The SDAR-algorithm as standardized in ASTM E3076-18 uses numerous linear regressions (.lm.fit() from the stats-package). As the number of linear regressions during the SDAR-algorithm scales with the square of the number of data points in the normalized data range, it can become painfully slow for test data with high resolution. An estimation is given in in NIST Technical Note 2050 by E. Lucon, which is using an excel-spreadsheet for the calculations.

Data Set for Speed Estimation

The Test Data Set for Speed Estimation was generated with different resolution for x (strain) from 11.3 to 15.6 effective bits. A total of 24 synthetic test records resembling tensile mechanical testing of aluminium (EN AW-6060-T66), with a toe region added and some minor noise in the synthetic stress data) was created using sdarr::synthesize_test_data().

Test data was evaluated with the sequential plan using one core, and the multisession plan using four and eight cores. The time for execution of sdarr::sdar(), sdarr:sdar_lazy() and sdarr:sdar_lazy() with enforced sub-sampling was measured using pracma::tic,toc.
The evaluation was run on a 2021 MacBook Pro (with M1 Max processor and 64 GB Ram under macOS 13.4.1).

Side Note on Bechmarking

As benchmarking takes a significant amount of time, the results were pre-calculated (using the rmd-file speed_improvement_data.Rmd, which is available within the installed sdarr-package). Use rmarkdown::render() to have the benchmarking conducted on you computer and knitted to an html-document into the current working directory, i.e. run the following block:

# knit the benchmarking-rmd to html-file
# (and save the result data in the current working directory)
# caution: might take some time...
speed_improvement_data <- rmarkdown::render(
  input = paste0(system.file(package = "sdarr"), 
                 "/rmd/speed_improvement_data.Rmd"),
  params = list(
    # set Number of cores for benchmarking
    use_cores = c(1, 4, 8), 
    # synthetic data - set min and max effective number of bits
    enob = c(11.3, 15.6),
    # synthetic data - set Number of synthetic test records
    length.out = 24,
    sdarr_benchmark_result_filepath = file.path(
      getwd(), "sdarr_benchmark_result.rda")),
  knit_root_dir = getwd(),
  output_dir = getwd()
  )
  
# knit the evaluation-rmd to html-file
speed_improvement_evaluation <- rmarkdown::render(
  input = paste0(system.file(package = "sdarr"), 
                 "/rmd/speed_improvement_evaluation.Rmd"),
  params = list(sdarr_benchmark_result_filepath = file.path(
    getwd(), "sdarr_benchmark_result.rda")),
  knit_root_dir = getwd(),
  output_dir = getwd()
  )
  
# view the knitted file
utils::browseURL(speed_improvement_evaluation)

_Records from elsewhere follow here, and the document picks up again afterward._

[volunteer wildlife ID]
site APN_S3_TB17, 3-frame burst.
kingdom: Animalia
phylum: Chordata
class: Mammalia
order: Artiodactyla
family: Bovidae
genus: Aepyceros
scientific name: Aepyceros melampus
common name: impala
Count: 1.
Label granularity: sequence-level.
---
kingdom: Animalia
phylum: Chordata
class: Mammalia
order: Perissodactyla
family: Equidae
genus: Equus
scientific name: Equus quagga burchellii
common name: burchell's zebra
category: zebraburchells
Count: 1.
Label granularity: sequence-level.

Benchmarking Results Data Set

The results of the benchmarking contain speed estimations for normalized data ranges from 53 to 1021 points. A total of 24 synthetic test records was analyzed using 1 to 8 cores. Data was pre-calculated (using the rmd-file speed_improvement_data.Rmd, which is available within the installed sdarr-package) and copy-pasted here.

Results

The execution time of the different algorithms over the number of points in the normalized range is given in the plot.

Summary and Conclusion

As expected, the standard SDAR-algorithm seems to scale quadratic with the number of points in the normalized data range. It also benefits the most from using several cores (except for some minor overhead of ~100ms when using 8 cores at very few points in the normalized data range).

The random sub-sampling modification, which is available via sdar_lazy(), drastically reduces processing time compared to the standard SDAR-algorithm for higher resolution test data. For lower resolution test data, the algorithm will fall back to the standard SDAR-algorithm but still, there is some additional overhead to be considered.
Comparing the results, the speed improvement of the random sub-sampling modification is apparent at 250 - 400 points in the normalized data range (depending on the number of cores used). At very high-resolution data (> 600 points in the normalized range), the execution time for sdar_lazy() seems to stabilize to a (more or less) constant value of 1.8 seconds (when using four cores) to 3 seconds (when using only one or eight cores). The actual time will vary depending on the machine used for computation.

Using using several cores for the SDAR-algorithm via setting multisession plan will drastically improve performance. Yet, the additional overhead might slow down processing when using the maximum available cores. Tweaking the plan (see the vignette A Future for R: Future Topologies for further information) might increase overall performance when processing batches of data.